Ductapeforever said:


> A recent Round 2 blog post CONFIRMS that the Galileo kit will be 1/32nd scale afterall. So endless conversation on the subject should be saved for lobbying some aftermarket company to produce one in 1/24th scale. On a further disappointing note: the 1/350 Big 'E' has been delayed, no time frame was mentioned.


Fine. I've got no problem with that.



CLBrown said:


> Until/unless the intellectual property owner develops a "canon," and 100% consistent solution, every solution which attempts to blend the disparate elements will be "incorrect" to one extent or another. There simply isn't a "correct answer."


Agreed. The "best" answer will always be the one that reflects the individual's biases or what they feel is most important.

I, too, like the more shallow bow and lower section of the miniature, but ultimately I'm swayed by the consideration of which is more believable or realistic in my eyes. And note I did temper the bow a smidgen on my version. Also seeing the design in plain and flat 2D profiles looks different than seeing it 3D perspective views.


----------



## Warped9 (Sep 12, 2003)

Deleted.


----------



## BolianAdmiral (Feb 24, 2009)

Just how big would a 1/32 scale shuttle be? How many inches long and wide?


----------



## Warped9 (Sep 12, 2003)

BolianAdmiral said:


> Just how big would a 1/32 scale shuttle be? How many inches long and wide?


1/32 scale:
24ft. shuttlecraft = 9in.
26ft. shuttlecraft = 9.75in.
29ft. shuttlecraft = 10.875in.

A 26ft. shuttlecraft would be a bit over 5in. wide.


----------



## BolianAdmiral (Feb 24, 2009)

Damn... that's pretty small... I was hoping for something the size of the Randy Cooper model. Oh, well.


----------



## Warped9 (Sep 12, 2003)

BolianAdmiral said:


> Damn... that's pretty small... I was hoping for something the size of the Randy Cooper model. Oh, well.

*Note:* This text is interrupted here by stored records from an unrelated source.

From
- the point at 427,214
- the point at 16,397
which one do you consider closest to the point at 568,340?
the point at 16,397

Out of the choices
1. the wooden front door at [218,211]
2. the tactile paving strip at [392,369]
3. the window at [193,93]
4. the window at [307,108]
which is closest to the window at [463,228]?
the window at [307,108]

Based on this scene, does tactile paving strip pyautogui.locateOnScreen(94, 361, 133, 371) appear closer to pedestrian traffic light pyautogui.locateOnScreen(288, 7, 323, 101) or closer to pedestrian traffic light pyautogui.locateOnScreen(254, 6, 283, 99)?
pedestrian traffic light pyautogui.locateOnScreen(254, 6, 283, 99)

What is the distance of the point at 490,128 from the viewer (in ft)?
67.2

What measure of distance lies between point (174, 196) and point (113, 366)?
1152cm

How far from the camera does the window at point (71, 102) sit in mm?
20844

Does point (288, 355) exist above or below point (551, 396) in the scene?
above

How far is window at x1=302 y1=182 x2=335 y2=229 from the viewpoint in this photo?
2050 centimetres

It isn't so bad. A lot of aircraft models are in that scale and they can have a lot of good detail. I suspect it could prove a bit more challenging (for the average modeler) when it comes to detailing the interior. But the exterior would be rather easy.

Also, on another note, I'm presently endeavouring to build a 3D model. When finished it will help me refine my drawings for better accuracy allround. From that one could scratchbuild a model of whatever size they wish. The current drawings are in 1/24 scale so one could take the measuresments right off the page.

Note, too, that my plans to fashion my own scratchbuild are presently on hold until my 3D model is done and I see what R2's kit is like.


----------



## Captain April (May 1, 2004)

1/32 is a pretty big scale for, say, a P-51D Mustang.


----------



## Warped9 (Sep 12, 2003)

Captain April said:


> 1/32 is a pretty big scale for, say, a P-51D Mustang.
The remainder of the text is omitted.